E. Baran: Officiellement, je n’ai fourni aucune explication. J’ai simplement fait une déclaration pour dire que je quittais mes fonctions politiques. Mais en réalité, je ne parvenais pas à m’identifier à ce Conseil communal. Je voulais tellement m’identifier au travail et à ce que représente à mes yeux un Conseil communal que l’exercice devenait difficile. Je ne percevais pas la correspondance de nos actions avec ce qu’on est censé attendre de la politique locale. On devrait agir comme un parent ou comme le précise la loi ‘en bon père de famille’ mais je ne voyais pas la gestion d’un bon père envers les administrés. Finalement, je me suis rendu compte que j’étais en déphasage parfait avec ce Conseil et j’ai pris la décision de démissionner de tous mes mandats politiques.
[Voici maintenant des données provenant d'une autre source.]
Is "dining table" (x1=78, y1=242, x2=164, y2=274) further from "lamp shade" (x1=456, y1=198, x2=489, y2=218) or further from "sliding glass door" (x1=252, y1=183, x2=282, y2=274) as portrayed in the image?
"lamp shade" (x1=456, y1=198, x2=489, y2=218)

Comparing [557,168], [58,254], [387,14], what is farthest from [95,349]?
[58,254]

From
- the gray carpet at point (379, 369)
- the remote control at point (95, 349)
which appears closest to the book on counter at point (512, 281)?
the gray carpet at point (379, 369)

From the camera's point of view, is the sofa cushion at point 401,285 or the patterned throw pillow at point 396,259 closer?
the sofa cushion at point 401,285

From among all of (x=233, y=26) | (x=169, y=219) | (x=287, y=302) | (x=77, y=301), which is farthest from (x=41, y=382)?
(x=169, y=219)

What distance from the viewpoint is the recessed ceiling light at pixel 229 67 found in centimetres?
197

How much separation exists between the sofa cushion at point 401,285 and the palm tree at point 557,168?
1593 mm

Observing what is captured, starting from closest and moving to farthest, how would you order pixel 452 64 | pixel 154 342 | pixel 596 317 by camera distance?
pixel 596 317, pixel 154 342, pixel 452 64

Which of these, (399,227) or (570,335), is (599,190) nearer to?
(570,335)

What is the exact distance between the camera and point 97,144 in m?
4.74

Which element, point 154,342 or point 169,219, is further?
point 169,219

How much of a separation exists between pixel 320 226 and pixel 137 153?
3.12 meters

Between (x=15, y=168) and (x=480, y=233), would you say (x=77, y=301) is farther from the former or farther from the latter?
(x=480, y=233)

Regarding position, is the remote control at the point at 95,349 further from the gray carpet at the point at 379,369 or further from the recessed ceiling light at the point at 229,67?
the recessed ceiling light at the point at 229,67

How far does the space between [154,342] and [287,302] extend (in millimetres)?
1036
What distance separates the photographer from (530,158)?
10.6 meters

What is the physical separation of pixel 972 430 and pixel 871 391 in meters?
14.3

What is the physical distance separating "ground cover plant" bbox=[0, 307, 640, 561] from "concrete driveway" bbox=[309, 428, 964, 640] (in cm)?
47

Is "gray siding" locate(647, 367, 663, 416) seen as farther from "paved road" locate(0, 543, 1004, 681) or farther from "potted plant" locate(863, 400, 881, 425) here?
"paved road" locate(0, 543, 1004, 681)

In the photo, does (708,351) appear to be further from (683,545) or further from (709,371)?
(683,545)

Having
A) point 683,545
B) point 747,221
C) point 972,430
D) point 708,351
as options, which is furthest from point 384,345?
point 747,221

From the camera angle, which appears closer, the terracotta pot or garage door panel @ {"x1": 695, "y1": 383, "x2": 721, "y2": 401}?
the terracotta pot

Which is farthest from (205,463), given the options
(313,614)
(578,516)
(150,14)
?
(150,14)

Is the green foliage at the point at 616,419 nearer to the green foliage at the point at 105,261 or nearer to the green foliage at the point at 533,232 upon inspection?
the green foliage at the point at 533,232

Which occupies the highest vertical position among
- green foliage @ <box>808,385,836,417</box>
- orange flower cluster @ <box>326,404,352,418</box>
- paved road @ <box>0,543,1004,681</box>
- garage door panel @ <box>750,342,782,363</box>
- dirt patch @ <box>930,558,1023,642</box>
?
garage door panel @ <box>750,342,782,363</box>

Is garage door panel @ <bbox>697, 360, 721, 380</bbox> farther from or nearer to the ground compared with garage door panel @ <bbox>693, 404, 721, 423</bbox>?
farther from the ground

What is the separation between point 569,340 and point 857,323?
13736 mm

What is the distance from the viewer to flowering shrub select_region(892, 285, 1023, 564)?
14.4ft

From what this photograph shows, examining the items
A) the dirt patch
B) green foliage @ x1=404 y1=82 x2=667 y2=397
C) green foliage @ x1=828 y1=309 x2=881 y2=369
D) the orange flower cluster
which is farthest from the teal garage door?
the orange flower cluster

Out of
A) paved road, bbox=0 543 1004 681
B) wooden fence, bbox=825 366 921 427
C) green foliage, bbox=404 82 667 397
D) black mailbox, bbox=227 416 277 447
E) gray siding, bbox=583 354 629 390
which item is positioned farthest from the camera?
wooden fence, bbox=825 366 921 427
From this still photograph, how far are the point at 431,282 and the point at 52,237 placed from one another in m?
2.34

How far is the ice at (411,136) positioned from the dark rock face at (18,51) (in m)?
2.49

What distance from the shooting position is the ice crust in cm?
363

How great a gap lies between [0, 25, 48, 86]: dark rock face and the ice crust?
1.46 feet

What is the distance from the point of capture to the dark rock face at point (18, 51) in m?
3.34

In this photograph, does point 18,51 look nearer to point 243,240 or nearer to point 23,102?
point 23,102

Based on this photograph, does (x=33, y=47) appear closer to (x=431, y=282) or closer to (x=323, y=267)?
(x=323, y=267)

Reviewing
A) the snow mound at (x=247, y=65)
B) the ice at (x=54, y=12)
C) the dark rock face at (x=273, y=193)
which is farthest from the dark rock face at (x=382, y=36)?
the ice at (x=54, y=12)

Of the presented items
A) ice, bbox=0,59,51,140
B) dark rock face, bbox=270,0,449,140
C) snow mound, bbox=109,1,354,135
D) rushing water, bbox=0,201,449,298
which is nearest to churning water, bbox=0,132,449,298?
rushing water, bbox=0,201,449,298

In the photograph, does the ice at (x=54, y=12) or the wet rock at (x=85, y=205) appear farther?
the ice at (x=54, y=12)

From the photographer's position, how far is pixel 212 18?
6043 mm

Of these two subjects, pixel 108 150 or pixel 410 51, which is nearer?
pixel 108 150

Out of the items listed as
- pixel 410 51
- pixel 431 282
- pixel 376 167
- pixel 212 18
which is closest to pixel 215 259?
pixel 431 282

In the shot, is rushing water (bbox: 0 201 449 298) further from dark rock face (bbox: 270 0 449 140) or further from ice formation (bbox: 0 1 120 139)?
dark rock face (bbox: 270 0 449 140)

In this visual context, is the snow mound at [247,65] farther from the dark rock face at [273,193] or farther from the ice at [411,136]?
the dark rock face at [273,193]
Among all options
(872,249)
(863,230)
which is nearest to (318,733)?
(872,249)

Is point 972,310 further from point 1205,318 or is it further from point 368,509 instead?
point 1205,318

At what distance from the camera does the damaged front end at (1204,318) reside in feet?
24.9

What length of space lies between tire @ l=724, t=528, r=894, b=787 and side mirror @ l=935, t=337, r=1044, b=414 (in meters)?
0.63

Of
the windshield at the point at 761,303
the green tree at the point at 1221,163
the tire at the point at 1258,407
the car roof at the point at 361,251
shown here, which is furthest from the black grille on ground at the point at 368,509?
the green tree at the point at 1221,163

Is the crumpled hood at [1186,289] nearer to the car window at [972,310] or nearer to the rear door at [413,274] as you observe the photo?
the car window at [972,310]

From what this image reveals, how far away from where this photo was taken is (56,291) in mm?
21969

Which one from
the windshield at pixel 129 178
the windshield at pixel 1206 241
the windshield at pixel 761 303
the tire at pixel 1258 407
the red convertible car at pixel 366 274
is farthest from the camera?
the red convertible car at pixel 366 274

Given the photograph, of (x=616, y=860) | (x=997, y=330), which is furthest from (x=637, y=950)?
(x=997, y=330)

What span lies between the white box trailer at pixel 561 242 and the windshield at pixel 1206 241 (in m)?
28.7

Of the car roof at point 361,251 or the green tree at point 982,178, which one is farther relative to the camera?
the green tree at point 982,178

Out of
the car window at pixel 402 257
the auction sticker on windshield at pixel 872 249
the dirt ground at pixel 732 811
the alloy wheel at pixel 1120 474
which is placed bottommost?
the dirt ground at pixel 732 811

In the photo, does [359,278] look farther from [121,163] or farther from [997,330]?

MK: Vous êtes à mi-mandat, pourquoi avoir démissionné maintenant?

E. Baran: Vous savez, j’ai pris une mauvaise habitude qui me vient sans doute du monde littéraire, celle de respecter les autres et de me voir respecter...

MK: Mais c’est une bonne habitude ça...

E. Baran: Certainement pas en politique. Au Conseil communal, vous ne pouvez pas imaginer comment les gens se moquent de vous, c’est incroyable! Le problème est qu’ils n’écoutent même pas ce que vous dites donc peu importe finalement votre discours. Pris individuellement, une personne médiocre ne me dérange pas vraiment. Au contraire j’apprécie même le médiocre car on peut peut-être tenter un écrit sur son vécu ou son parcours mais quand les médiocres se mettent ensemble... ça devient ingérable! Le jeu politique est comme une pute qui se donne à tout le monde et je n’ai pas voulu entrer dans ce jeu. C’est vraiment l’inverse du monde littéraire, un univers hautement plus respectable.

MK: Vos origines ont-elles joué un rôle dans votre parcours politique?

E. Baran: Pas vraiment. Je suis belge mais pas d’origine gauloise (rires). En réalité depuis l’âge de 12-13 ans, je fais de la politique. Dans mon pays d’origine, en Iran, j’ai fait la révolution de 1979. Ensuite, je me suis révolté contre Khomeiny, ce qui m’a valu mon exil. Arrivé en Belgique, mon côté bourgeois m’a poussé à m’investir sur le terrain politique et je me souviens qu’à l’époque dans mon ancien parti Ecolo, il n’y avait rien. En réalité, à 4 personnes, on a rédigé un programme, on a fait une très bonne campagne et le parti a gagné d’un coup 3 sièges au Conseil communal. Mais je dois dire que mis à part quelques éléments, le groupe dont j’étais le chef de groupe était également médiocre!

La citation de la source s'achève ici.